Laksamana Sukardi ditelisik terkait BLBI



JAKARTA. Menteri Badan Usaha Milik Negara (BUMN) era pemerintahan Megawati Soekarnoputri, Laksamana Sukardi rampung dimintai keterangan selama sekitar delapan jam dalam penyelidikan kasus pemberian Surat Keterangan Lunas (SKL) kepada obligor Bantuan Likuidasi Bank Indonesia (BLBI).

Dalam pemanggilan kedua terkait penyelidikan ini, Sukardi mengaku ditelisik soal pemberian SKL kepada salah satu obligor, Sjamsul Nursalim yang merupakan pemilik Bank Dagang Nasional Indonesia (BDNI).

"Diminta keterangan masalah pemberian SKL BLBI. Jadi saya juga diminta melengkapi informasi-informasi masih dalam pendalaman, jadi masalah SKL-nya obligor Sjamsul Nursalim," kata Sukardi di Gedung KPK, Jakarta, Rabu (10/12).


BDNI termasuk obligor BLBI yang mendapat SKL yang dikeluarkan Badan Penyehatan Perbankan Nasional (BPPN) berdasarkan Inpres No 8 Tahun 2002 saat kepemimpinan Presiden Megawati Soekarnoputri. Padahal, BDNI termasuk obligor yang paling rendah tingkat pembayarannya. Sjamsul Nursalim baru membayar 17,4% dari total kewajiban Rp 28,4 triliun.

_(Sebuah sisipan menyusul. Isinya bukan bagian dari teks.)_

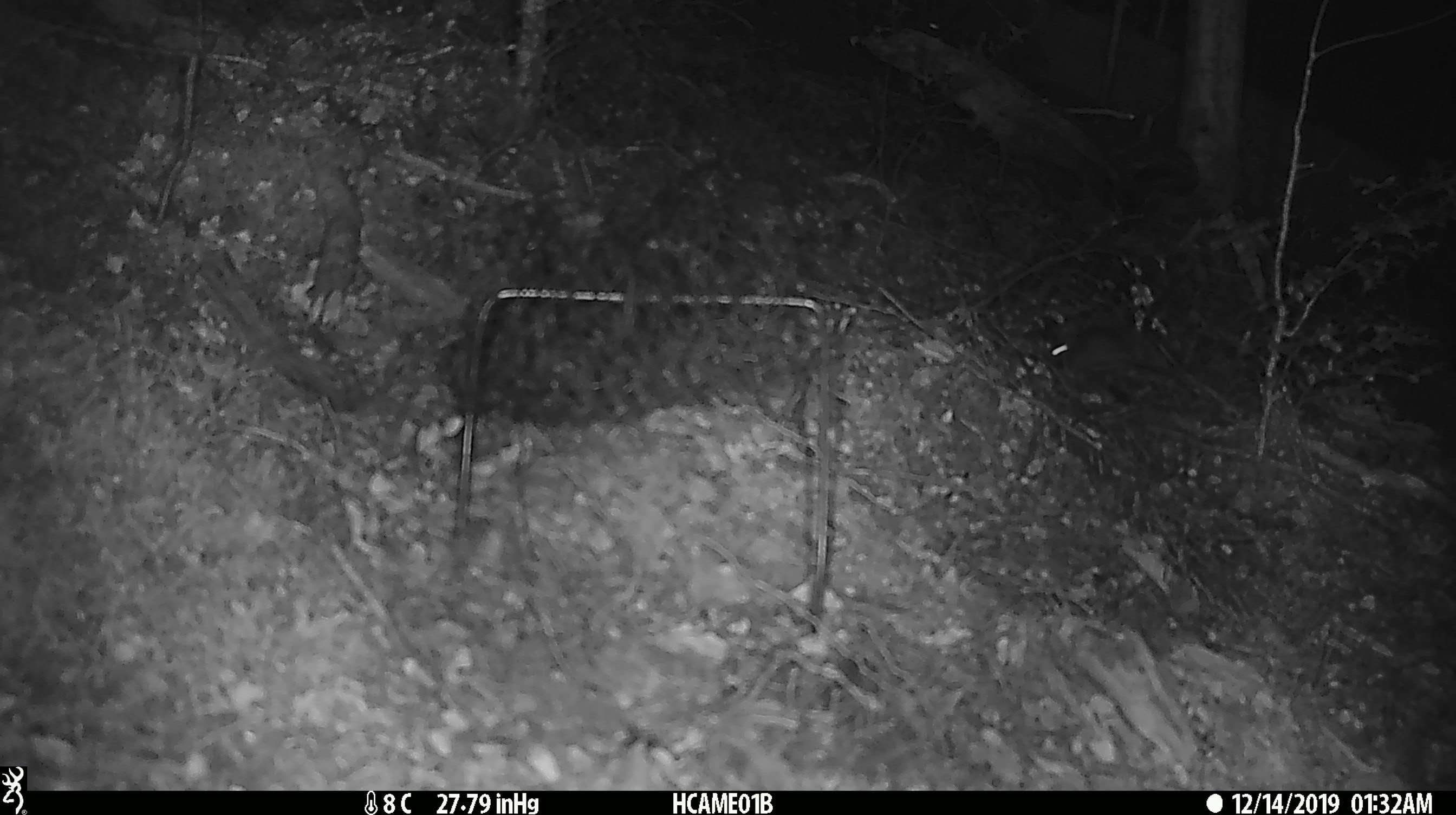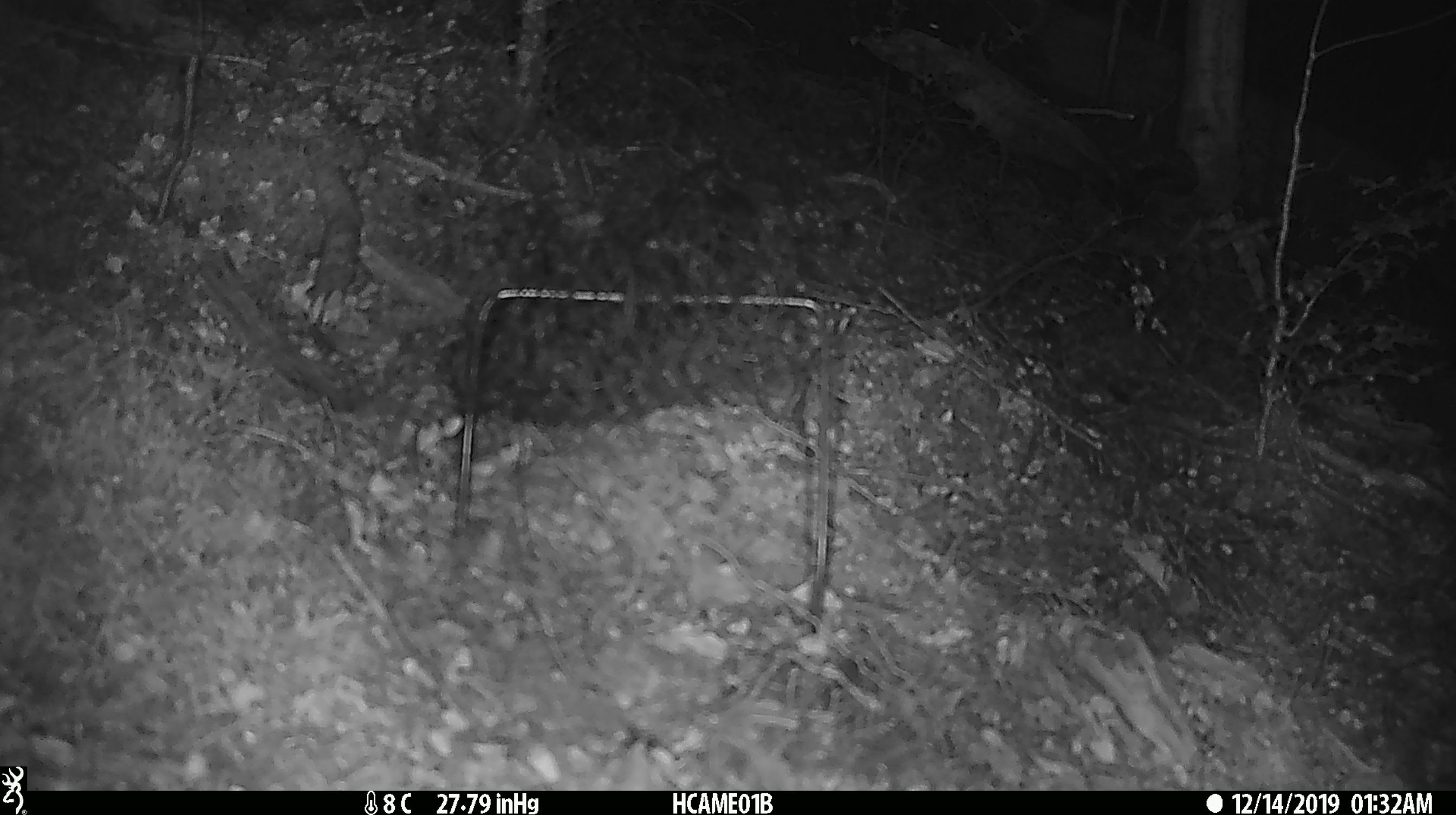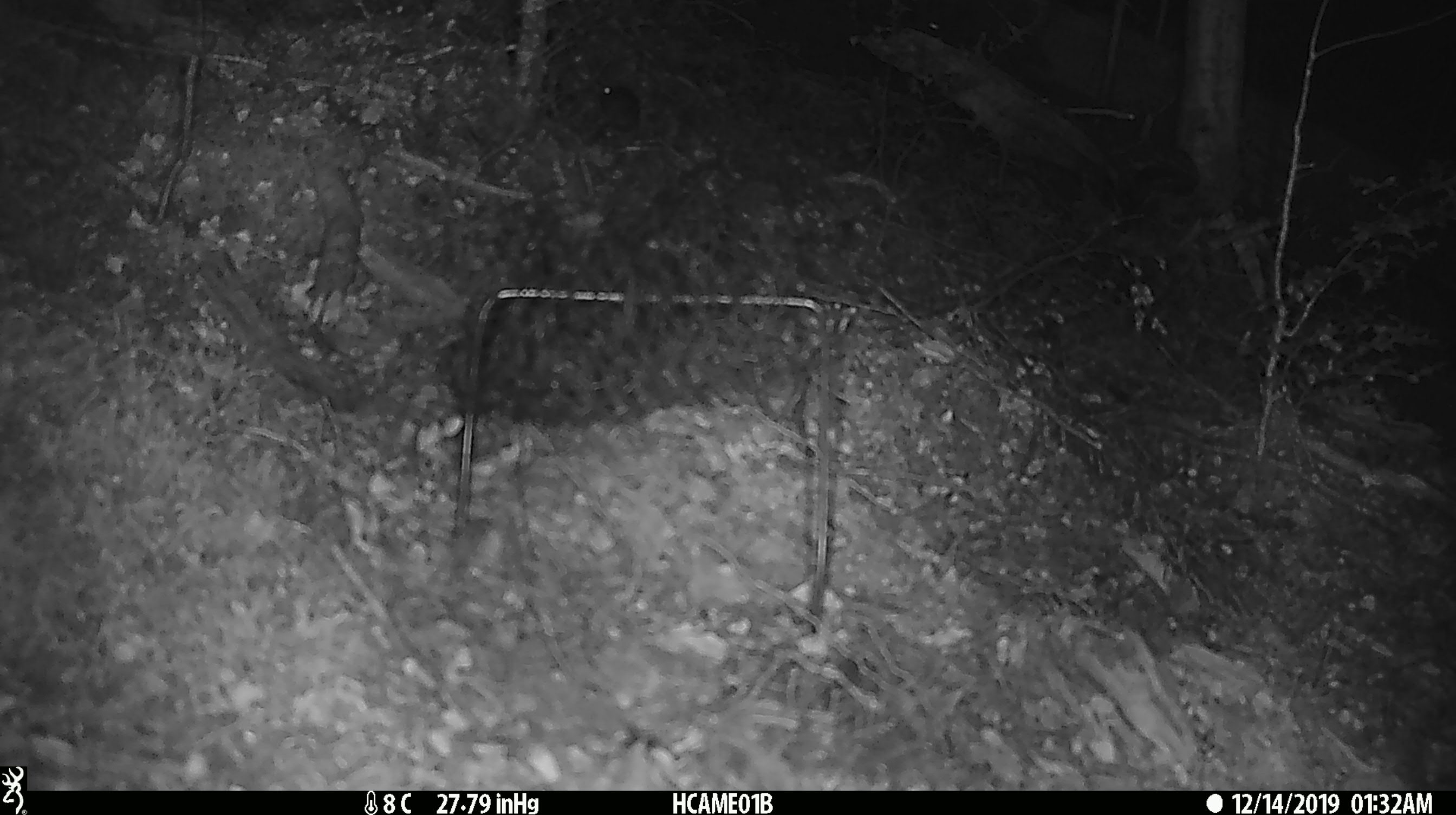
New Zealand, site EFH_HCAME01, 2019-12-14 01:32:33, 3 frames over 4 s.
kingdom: Animalia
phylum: Chordata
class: Mammalia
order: Rodentia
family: Muridae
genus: Mus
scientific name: Mus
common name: mouse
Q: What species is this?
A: Mouse (Mus).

Atas diberikannya SKL kepada Sjamsul, Kejaksaan Agung akhirnya menghentikan penyidikan (Surat Perintah Penghentian Penyidikan atau SP3) termasuk terhadap sejumlah pengutang lainnya dalam kasus BLBI. Para obligor dianggap sudah melunasi hutangnya, padahal pada kenyataanya hutang senilai triliun rupiah belum dilunasi.

Kendati demikian menurut Sukardi, tak ada kenjanggalan terhadap pemberian SKL terhadap 22 obligor tersebut. Sukardi bersikukuh penerbitan SKL telah berdasarkan Tap MPR dan Instruksi Presiden Megawati. Pemberian SKL itu sebagai insentif bagi obligor yang koperatif untuk melunasi utang sebagaimana dalam Undang-Undang Program Pembangunan Nasional.

"Jadi semangat dari pada Undang-Undang dan TAP MPR pada saat itu untuk memberikan insentif kepada obligor yang kooperatif dan memenuhi kewajiban," tambah dia.

Dalam hasil audit Badan Pemeriksa Keuangan (BPK), dari dana BLBI sebesar Rp 144,5 triliun yang dikucurkan kepada 48 bank umum nasional, sebanyak Rp 138,4 triliun dinyatakan merugikan negara.

Sedangkan dalam audit Badan Pengawasan Keuangan dan Pembangunan (BPKP) terhadap 42 bank penerima BLBI menemukan penyimpangan sebesar Rp 54,5 triliun. Sebanyak Rp 53,4 triliun merupakan penyimpangan berindikasi korupsi dan tindak pidana perbankan.

Namun, ketika ditanyai soal kerugian negara tersebut, Sukardi menjawab enteng. "Itu sudah lagu lama lah " pungkasnya.

Dalam mekanisme penerbitan SKL tersebut, selain mendapat masukan dari Laksamana selaku Menteri BUMN, Megawati juga mendapatkan masukan dari mantan Menteri Keuangan Boediono dan mantan Menko Perekonomian Dorodjatun Kuntjarajakti.

SKL tersebut kemudiam menjadi dasar bagi Kejaksaan Agung untuk menghentikan penyidikan (Surat Perintah Penghentian Penyidikan atau SP3) kasus BLBI terhadap sejumlah pengutang, termasuk terhadap Sjamsul Nursalim.

Tercatat beberapa nama konglomerat papan atas lainnya, seperti The Nin King, dan Bob Hasan, yang telah mendapatkan SKL dan sekaligus "release and discharge" dari pemerintah.

Dalam menyelidiki kasus ini, KPK sudah pernah memeriksa mantan Menteri Perekonomian era Presiden Adurahman Wahid, Rizal Ramli, mantan Menteri Perekonomian Kwik Kian Gie dan Menko Perekonomian Dorodjatun Kuntjarajakti.